»»
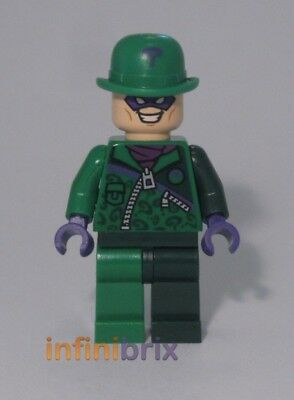 Lego The Riddler Minifigure from Set 76012 Batman Super Heroes NEW sh088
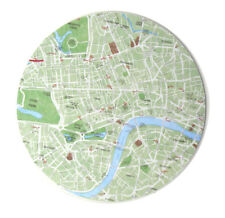LONDRES carte - Carte SOUS-VERRE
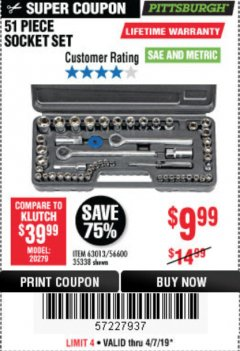 Harbor Freight Coupon 51 PIECE SAE AND METRIC SOCKET SET Lot No. 35338/63013 Expired: 4/7/19 - $9.99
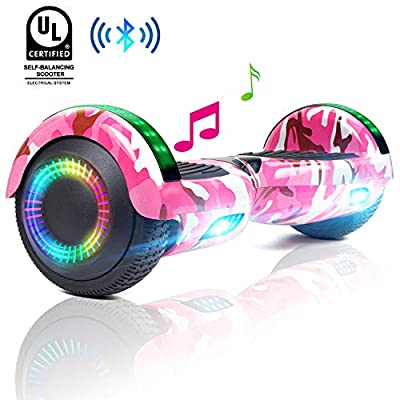 "Spadger 6.5"" Hoverboard Self Balancing Hoverboards Electric Scooters for Kids Adults Built- in Bluetooth Speaker and Flash Wheel Lights"
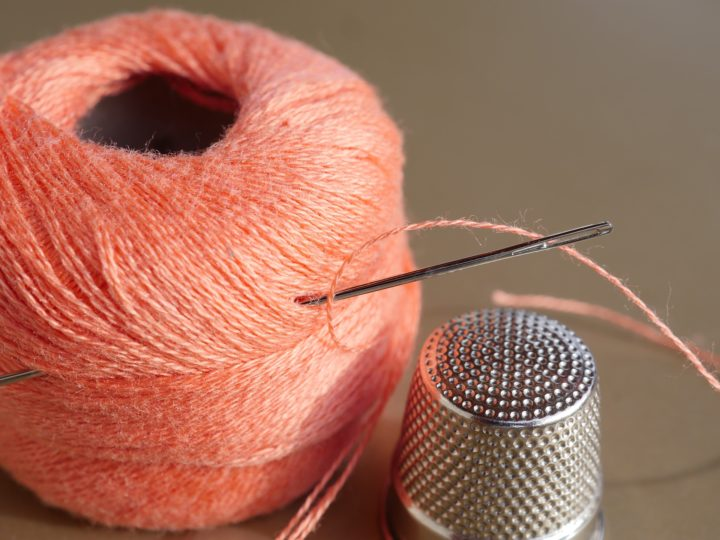 En guide til fiberindhold i garn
««
(What is required)
Write out each entry again exactly, and skip the pictures.

(Result of this task)
 Lego The Riddler Minifigure from Set 76012 Batman Super Heroes NEW sh088
LONDRES carte - Carte SOUS-VERRE
 Harbor Freight Coupon 51 PIECE SAE AND METRIC SOCKET SET Lot No. 35338/63013 Expired: 4/7/19 - $9.99
 "Spadger 6.5"" Hoverboard Self Balancing Hoverboards Electric Scooters for Kids Adults Built- in Bluetooth Speaker and Flash Wheel Lights"
 En guide til fiberindhold i garn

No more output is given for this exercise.